━━━ Input records ━━━

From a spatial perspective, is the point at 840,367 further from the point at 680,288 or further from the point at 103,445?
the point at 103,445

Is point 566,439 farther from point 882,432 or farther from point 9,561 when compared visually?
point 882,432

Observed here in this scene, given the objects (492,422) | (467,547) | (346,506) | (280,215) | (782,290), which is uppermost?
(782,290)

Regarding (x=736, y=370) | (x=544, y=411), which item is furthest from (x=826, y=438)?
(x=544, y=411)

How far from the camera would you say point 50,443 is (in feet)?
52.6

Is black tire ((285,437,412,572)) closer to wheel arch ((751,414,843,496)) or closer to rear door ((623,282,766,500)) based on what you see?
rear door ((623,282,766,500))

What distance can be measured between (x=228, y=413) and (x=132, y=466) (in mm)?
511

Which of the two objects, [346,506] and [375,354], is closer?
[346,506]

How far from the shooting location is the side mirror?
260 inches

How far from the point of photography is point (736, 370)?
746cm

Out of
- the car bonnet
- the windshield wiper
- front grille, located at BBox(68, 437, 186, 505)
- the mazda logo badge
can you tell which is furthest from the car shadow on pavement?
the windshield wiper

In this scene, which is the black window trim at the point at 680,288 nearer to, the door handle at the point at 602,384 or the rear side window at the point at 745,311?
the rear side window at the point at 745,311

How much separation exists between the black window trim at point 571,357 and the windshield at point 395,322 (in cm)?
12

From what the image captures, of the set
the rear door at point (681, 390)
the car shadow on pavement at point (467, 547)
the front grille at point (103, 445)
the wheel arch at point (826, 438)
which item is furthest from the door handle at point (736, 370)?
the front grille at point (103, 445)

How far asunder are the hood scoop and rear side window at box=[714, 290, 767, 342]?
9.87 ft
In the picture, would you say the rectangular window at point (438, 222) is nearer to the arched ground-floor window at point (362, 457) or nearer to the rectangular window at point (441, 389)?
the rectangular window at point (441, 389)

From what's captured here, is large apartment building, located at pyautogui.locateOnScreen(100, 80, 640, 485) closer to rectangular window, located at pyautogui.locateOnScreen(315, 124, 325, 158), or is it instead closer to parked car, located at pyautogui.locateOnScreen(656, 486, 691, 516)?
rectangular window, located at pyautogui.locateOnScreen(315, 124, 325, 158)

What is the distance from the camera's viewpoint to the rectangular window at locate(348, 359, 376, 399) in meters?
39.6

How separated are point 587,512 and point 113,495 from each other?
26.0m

━━━

* [Requirement]: Rewrite the records above, replacing each "camera" with "lens" and leaving everything else unchanged.

* [Written answer]:
From a spatial perspective, is the point at 840,367 further from the point at 680,288 or further from the point at 103,445?
the point at 103,445

Is point 566,439 farther from point 882,432 or farther from point 9,561 when compared visually?
point 882,432

Observed here in this scene, given the objects (492,422) | (467,547) | (346,506) | (280,215) | (782,290), which is uppermost?
(782,290)

Regarding (x=736, y=370) | (x=544, y=411), which item is furthest from (x=826, y=438)?
(x=544, y=411)

How far from the lens would you say point 50,443 is (in feet)?
52.6

Is black tire ((285,437,412,572)) closer to wheel arch ((751,414,843,496)) or closer to rear door ((623,282,766,500)) based on what you see?
rear door ((623,282,766,500))

What distance can be measured between (x=228, y=413) and (x=132, y=466) (in mm)?
511

Which of the two objects, [346,506] and [375,354], is closer?
[346,506]

How far from the shooting location is the side mirror?
260 inches

How far from the point of photography is point (736, 370)?
746cm

Out of
- the car bonnet
- the windshield wiper
- front grille, located at BBox(68, 437, 186, 505)
- the mazda logo badge
can you tell which is furthest from the car shadow on pavement?
the windshield wiper

In this scene, which is the black window trim at the point at 680,288 nearer to, the door handle at the point at 602,384 or the rear side window at the point at 745,311?
the rear side window at the point at 745,311

How much separation exists between the black window trim at point 571,357 and the windshield at point 395,322 (in cm)?
12

From what the image captures, of the set
the rear door at point (681, 390)
the car shadow on pavement at point (467, 547)
the front grille at point (103, 445)
the wheel arch at point (826, 438)
which item is furthest from the door handle at point (736, 370)?
the front grille at point (103, 445)

How far asunder are the hood scoop and rear side window at box=[714, 290, 767, 342]?
9.87 ft
In the picture, would you say the rectangular window at point (438, 222) is nearer to the arched ground-floor window at point (362, 457) or nearer to the rectangular window at point (441, 389)?
the rectangular window at point (441, 389)

From what's captured here, is large apartment building, located at pyautogui.locateOnScreen(100, 80, 640, 485) closer to rectangular window, located at pyautogui.locateOnScreen(315, 124, 325, 158), or is it instead closer to parked car, located at pyautogui.locateOnScreen(656, 486, 691, 516)?
rectangular window, located at pyautogui.locateOnScreen(315, 124, 325, 158)

What is the distance from the lens's viewpoint to the rectangular window at locate(348, 359, 376, 399) in meters?
39.6

How separated are point 587,512 and point 113,495 from each other?
26.0m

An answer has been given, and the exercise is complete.